Dalil yang Memperbolehkan
Prof. Dr. Wahbah Az-Zuhaili, seorang cendekiawan asal Suriah dalam kitab Al-Fiqh al-Islamiy wa Adillatuhu berpendapat yang artinya:
“Masalah kopi dan rokok; penyusun kitab Al-'Ubab dari madzhab Asy-Syafi'i ditanya mengenai kopi, lalu ia menjawab: [Kopi itu sarana] hukum, setiap sarana itu sesuai dengan tujuannya. Jika sarana itu dimaksudkan untuk ibadah maka menjadi ibadah, untuk yang mubah maka menjadi mubah, untuk yang makruh maka menjadi makruh, atau haram maka menjadi haram. Hal ini dikuatkan oleh sebagian ulama' dari mazhab Hanbali terkait penetapan tingkatan hukum ini. Syaikh Mar'i ibn Yusuf dari madzhab Hanbali, penyusun kitab Ghayah al-Muntaha mengatakan: Jawaban tersebut mengarah pada rokok dan kopi itu hukumnya mubah, tetapi bagi orang yang santun lebih utama meninggalkan keduanya.”
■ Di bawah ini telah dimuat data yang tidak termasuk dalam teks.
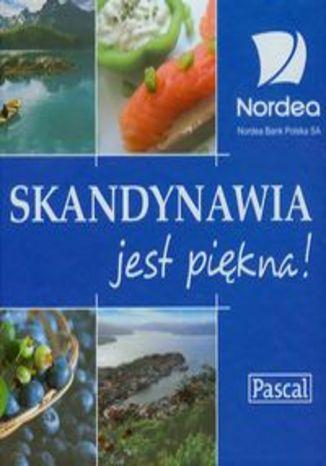 Skandynawia jest piękna. Przewodnik Pascal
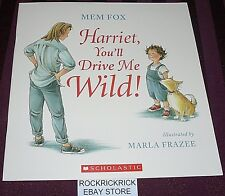 HARRIET, YOU'LL DRIVE ME WILD! -MEM FOX- (2015) -LARGE BOOK- -BRAND NEW-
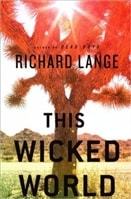This Wicked World | Lange, Richard | Signed First Edition Book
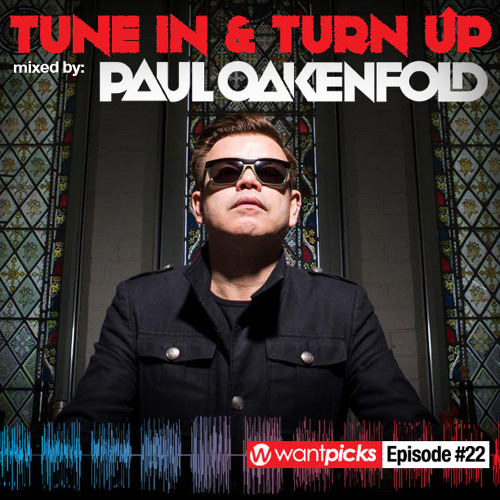 Wantpicks Episode 22 mixed by Paul Oakenfold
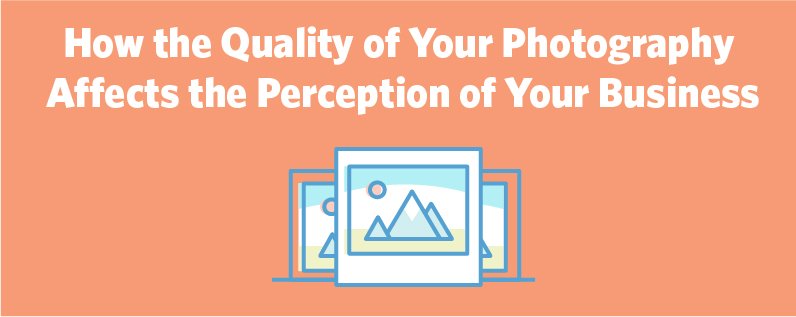 How the Quality of Your Photography Affects the Perception of Your Business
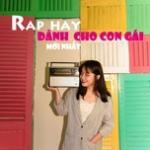 Download nhạc online Rap Hay Dành Cho Con Gái Mới Nhất miễn phí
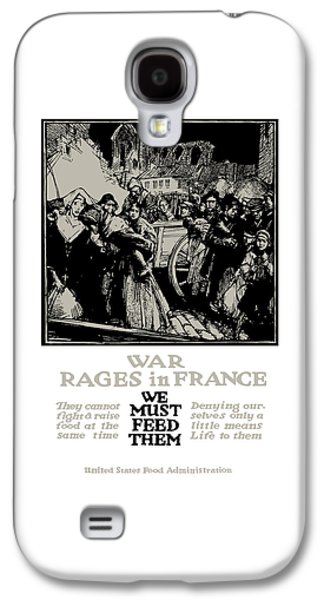 Ww1 Galaxy S4 Cases - War Rages In France - We Must Feed Them Galaxy S4 Case by War Is Hell Store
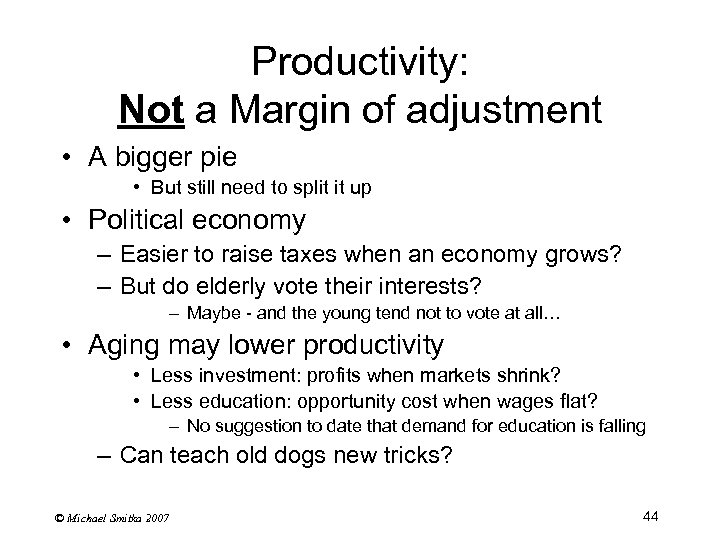 Productivity: Not a Margin of adjustment • A bigger pie • But still need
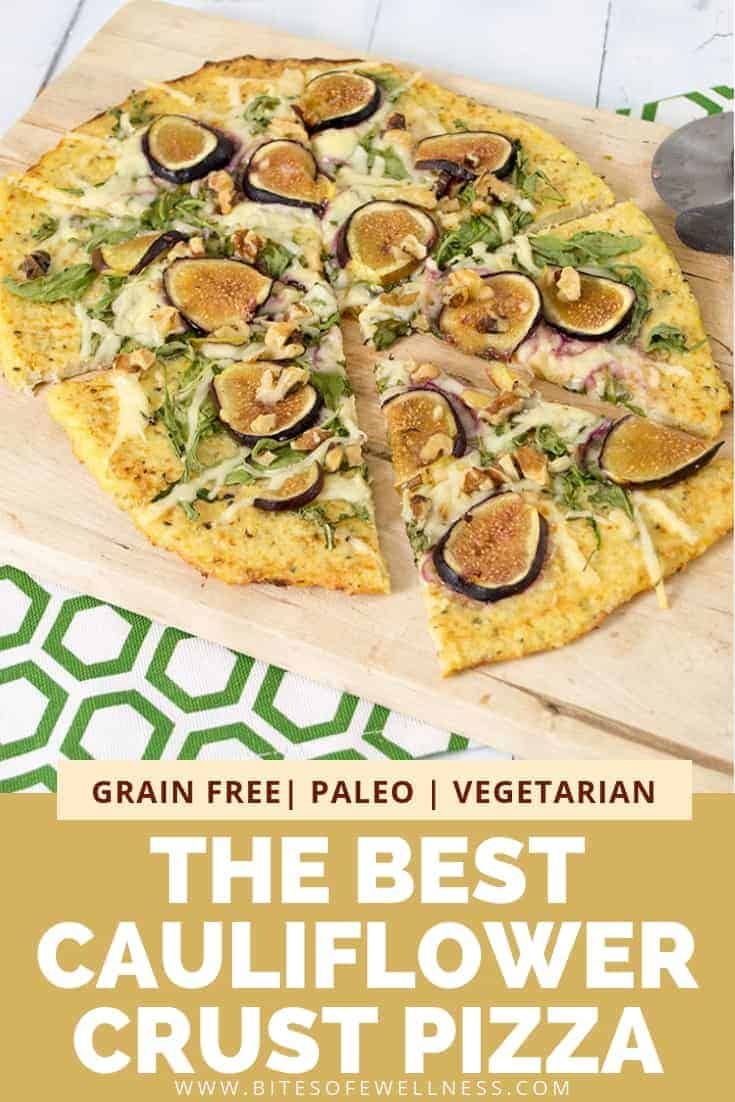 cauliflower pizza crust with figs and walnuts on a cutting board and pinterest text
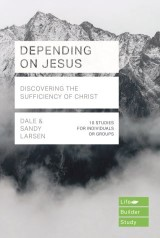 Depending on Jesus (LifeBuilder Bible Studies)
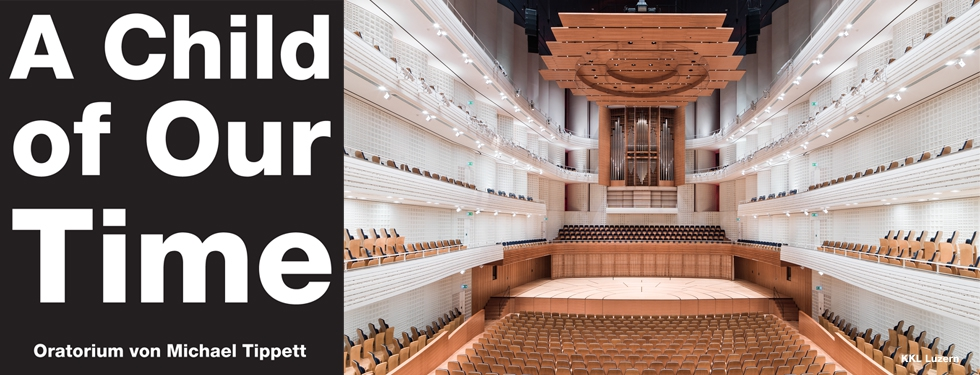 A Child of Our Time Oratorium für Soli, Chor und Orchester von Michael Tippett im KKL Luzern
Segala sesuatu pada asalnya adalah mubah atau halal kecuali ada dalil yang mengharamkannya.
Di sisi lain, dalil keharaman juga dapat ditetapkan apabila nampak adanya bahaya dari suatu perkara.
Tembakau yang digunakan untuk rokok tidak dikenal di masa Nabi, sehingga tidak bisa diterangkan tentang halal dan haramnya.
Tiga pendapat tentang rokok di atas berlaku secara kondisional dan universal, artinya tergantung kondisi dan jenis bahaya yang ditimbulkan.
Syekh 'Abdur Rahman ibn Muhammad ibn Husain ibn 'Umar Ba'alawi, seorang ulama asal Yaman dalam kitab Bughyatul Mustarsyidin merangkum tiga hukum merokok secara universal sebagai berikut:
"Tidak ada hadits mengenai tembakau dan tidak ada atsar (ucapan dan tindakan) dari seorang pun di antara para sahabat Nabi SAW. … Jelasnya, jika terdapat unsur-unsur yang membawa mudarat bagi seseorang pada akal atau badannya, maka hukumnya adalah haram sebagaimana madu itu haram bagi orang yang sedang sakit demam, dan lumpur itu haram bila membawa mudarat bagi seseorang. Namun kadangkala terdapat unsur-unsur yang mubah tetapi berubah menjadi sunnah sebagaimana bila sesuatu yang mubah itu dimaksudkan untuk pengobatan berdasarkan keterangan terpercaya atau pengalaman dirinya bahwa sesuatu itu dapat menjadi obat untuk penyakit yang diderita sebagaimana berobat dengan benda najis selain khamr. Sekiranya terbebas dari unsur-unsur haram dan mubah, maka hukumnya makruh karena bila terdapat unsur-unsur yang bertolak belakang dengan unsur-unsur haram itu dapat dipahami makruh hukumnya."